Election 2000: Democrats' Night at the ApolloAired February 21, 2000 - 1:05 p.m. ET
THIS IS A RUSH TRANSCRIPT. THIS COPY MAY NOT BE IN ITS FINAL FORM AND MAY BE UPDATED.
NATALIE ALLEN, CNN ANCHOR: What a difference a weekend makes in the race for the U.S. presidency. George W. Bush is, once again , the unquestioned front-runner, and John McCain is, once again, playing catch-up. And if you haven't heard much from the Democrats lately, that's about to change, too. Bill Bradley and Al Gore have a debate tonight in Harlem, and CNN's Maria Hinojosa joins us now with a preview of that -- Maria.
MARIA HINOJOSA, CNN CORRESPONDENT: Well, Natalie, the debate is going to take place here at the Apollo Theater, which has been a historical landmark here in Harlem for over 70 years. And this is going to be the first presidential debate in recent memory that is going to deal with primarily urban issues, and really given towards a primarily African-American audience. So it's only fitting that this debate should take place here in Harlem.

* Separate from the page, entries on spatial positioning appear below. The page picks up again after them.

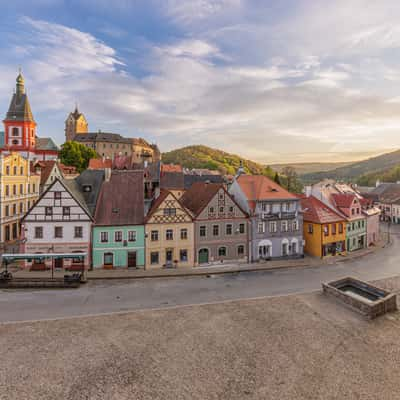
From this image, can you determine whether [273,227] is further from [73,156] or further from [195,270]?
[73,156]

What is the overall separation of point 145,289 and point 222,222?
11.7 m

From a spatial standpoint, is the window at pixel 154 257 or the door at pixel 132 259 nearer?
the door at pixel 132 259

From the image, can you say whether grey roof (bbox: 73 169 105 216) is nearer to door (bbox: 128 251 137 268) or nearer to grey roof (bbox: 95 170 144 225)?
grey roof (bbox: 95 170 144 225)

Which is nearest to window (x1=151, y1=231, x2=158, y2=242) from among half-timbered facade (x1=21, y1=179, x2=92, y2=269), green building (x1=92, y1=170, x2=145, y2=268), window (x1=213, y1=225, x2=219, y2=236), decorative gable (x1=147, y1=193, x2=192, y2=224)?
green building (x1=92, y1=170, x2=145, y2=268)

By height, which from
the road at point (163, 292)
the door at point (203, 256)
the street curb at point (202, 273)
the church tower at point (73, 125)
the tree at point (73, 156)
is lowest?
the road at point (163, 292)

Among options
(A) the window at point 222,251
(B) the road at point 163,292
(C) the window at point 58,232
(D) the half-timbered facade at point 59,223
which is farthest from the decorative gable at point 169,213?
(C) the window at point 58,232

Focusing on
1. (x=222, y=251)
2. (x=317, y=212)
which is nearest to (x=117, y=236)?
(x=222, y=251)

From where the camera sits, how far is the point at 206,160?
15188 centimetres

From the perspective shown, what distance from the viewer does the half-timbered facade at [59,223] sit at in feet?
88.2

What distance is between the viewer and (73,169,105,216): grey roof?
2969 centimetres

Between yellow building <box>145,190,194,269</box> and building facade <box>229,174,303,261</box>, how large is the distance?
7.63 m

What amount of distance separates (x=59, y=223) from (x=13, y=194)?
1639 centimetres

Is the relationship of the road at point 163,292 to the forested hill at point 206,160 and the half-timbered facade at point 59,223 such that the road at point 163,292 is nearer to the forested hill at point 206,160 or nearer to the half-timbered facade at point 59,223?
the half-timbered facade at point 59,223

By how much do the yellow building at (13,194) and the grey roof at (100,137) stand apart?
83.3 m
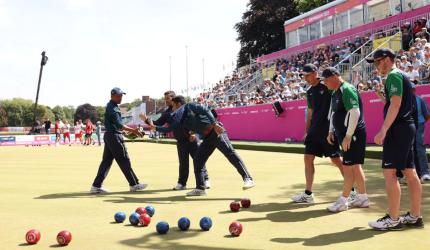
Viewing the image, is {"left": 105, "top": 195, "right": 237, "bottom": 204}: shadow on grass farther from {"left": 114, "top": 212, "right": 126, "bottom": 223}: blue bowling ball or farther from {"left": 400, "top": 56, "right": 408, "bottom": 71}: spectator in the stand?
{"left": 400, "top": 56, "right": 408, "bottom": 71}: spectator in the stand

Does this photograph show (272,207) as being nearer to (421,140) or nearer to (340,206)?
(340,206)

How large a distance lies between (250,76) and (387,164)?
32197mm

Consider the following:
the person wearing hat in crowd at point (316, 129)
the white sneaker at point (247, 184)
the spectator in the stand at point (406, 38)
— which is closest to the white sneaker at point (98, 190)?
the white sneaker at point (247, 184)

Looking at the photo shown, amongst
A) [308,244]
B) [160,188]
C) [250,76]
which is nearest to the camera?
[308,244]

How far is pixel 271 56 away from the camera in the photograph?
1519 inches

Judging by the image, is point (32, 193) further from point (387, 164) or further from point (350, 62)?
point (350, 62)

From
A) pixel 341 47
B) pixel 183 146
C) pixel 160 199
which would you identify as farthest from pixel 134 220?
pixel 341 47

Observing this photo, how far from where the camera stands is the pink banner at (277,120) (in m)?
18.6

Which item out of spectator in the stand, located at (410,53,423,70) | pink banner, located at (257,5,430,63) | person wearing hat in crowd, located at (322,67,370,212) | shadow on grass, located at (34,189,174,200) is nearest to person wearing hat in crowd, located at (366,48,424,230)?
person wearing hat in crowd, located at (322,67,370,212)

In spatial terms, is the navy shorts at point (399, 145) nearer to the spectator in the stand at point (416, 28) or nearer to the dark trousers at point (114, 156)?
the dark trousers at point (114, 156)

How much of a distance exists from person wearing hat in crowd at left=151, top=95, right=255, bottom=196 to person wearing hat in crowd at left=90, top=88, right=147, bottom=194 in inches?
34.6

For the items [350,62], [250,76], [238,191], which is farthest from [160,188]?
[250,76]

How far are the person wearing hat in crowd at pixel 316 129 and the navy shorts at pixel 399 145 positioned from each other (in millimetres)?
1824

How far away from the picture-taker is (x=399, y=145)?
17.5 feet
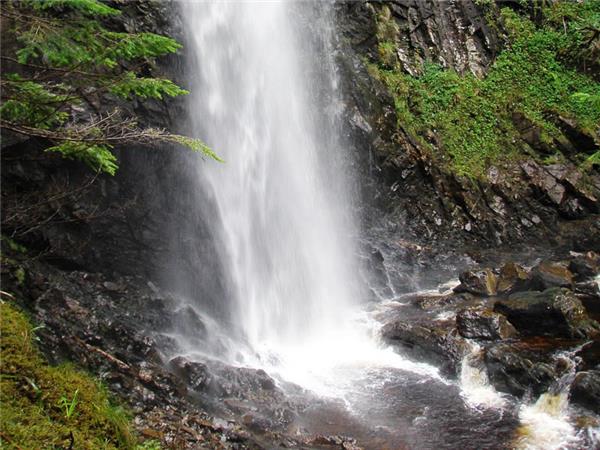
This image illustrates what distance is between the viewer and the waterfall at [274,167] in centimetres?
1278

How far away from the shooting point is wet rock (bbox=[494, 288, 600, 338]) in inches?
389

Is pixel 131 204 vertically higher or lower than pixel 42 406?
higher

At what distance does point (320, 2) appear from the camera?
18.3m

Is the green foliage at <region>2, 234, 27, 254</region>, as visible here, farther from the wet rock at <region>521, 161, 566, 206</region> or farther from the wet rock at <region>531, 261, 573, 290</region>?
the wet rock at <region>521, 161, 566, 206</region>

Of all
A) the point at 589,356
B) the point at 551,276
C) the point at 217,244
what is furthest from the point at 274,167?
the point at 589,356

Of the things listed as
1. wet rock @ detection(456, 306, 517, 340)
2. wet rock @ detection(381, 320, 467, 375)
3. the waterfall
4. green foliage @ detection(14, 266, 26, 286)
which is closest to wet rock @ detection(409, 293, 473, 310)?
wet rock @ detection(381, 320, 467, 375)

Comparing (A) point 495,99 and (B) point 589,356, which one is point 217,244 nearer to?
(B) point 589,356

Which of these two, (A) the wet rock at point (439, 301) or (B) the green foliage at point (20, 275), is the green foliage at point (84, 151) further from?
(A) the wet rock at point (439, 301)

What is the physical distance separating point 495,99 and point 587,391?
1489cm

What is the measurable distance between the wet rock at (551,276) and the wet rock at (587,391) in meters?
4.10

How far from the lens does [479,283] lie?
12688 mm

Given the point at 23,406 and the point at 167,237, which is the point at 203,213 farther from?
the point at 23,406

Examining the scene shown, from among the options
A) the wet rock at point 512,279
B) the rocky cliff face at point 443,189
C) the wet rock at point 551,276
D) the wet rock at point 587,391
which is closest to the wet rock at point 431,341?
the wet rock at point 587,391

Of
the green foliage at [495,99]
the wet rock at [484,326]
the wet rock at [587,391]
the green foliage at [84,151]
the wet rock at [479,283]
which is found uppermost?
the green foliage at [495,99]
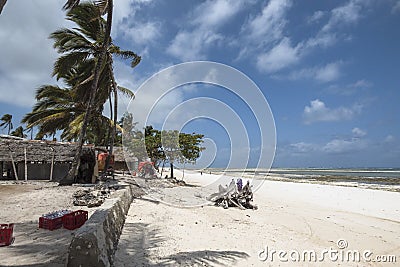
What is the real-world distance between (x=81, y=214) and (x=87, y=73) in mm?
12418

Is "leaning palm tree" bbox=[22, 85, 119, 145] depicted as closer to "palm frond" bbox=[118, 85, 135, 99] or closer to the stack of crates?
"palm frond" bbox=[118, 85, 135, 99]

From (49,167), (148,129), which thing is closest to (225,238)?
(49,167)

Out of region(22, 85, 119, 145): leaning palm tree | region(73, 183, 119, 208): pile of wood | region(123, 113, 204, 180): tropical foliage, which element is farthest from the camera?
region(123, 113, 204, 180): tropical foliage

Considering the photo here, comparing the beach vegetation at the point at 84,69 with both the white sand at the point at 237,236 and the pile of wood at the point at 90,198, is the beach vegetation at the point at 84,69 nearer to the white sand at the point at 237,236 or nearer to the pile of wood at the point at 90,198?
the pile of wood at the point at 90,198

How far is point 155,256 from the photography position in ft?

Now, about an half and a half ago, Vice President Gore made his way through Harlem, made his way through 125th Street, shaking hands with store owners or vendors and possible voters, although he never did ask is any of these people were registered to vote or whether or not they were American citizens.
But the people I have spoken to have said that they will support Gore because of the fact he does have these ties in Harlem. He is tied to Charles Rangel, the senior congressman, and that that's one of the reasons why they will go out and vote for him.
Now, Harlem, interestingly enough, is a changing community. There are areas of urban blight, but this is also a community that is being infused with a tremendous amount of economic development, millions of dollars are being poured in because it's an economic development zone. What that also means is that, who the electorate is here in Harlem is also changing, you have African-Americans, but you also have Mexicans, Puerto Ricans, Dominicans, Asians, African immigrants, who are all now living in Harlem. And they will be determining what they want to hear from these candidates tonight.
Now, behind me, both the Gore and Bradley supporters have made their little camps in front of the Apollo Theater. Interestingly enough, they each have less than a handful of African-Americans in each of their chanting groups. So that's an interesting point.
One of the persons said, well, that just points to lack of -- to the tremendous amount of apathy there is amongst black voters. One woman who does live in Harlem said to me: I'm glad that at least the debate is happening here because it is going to help with the deghettoization of Harlem -- Natalie.
ALLEN: All right, Maria Hinojosa, thank you.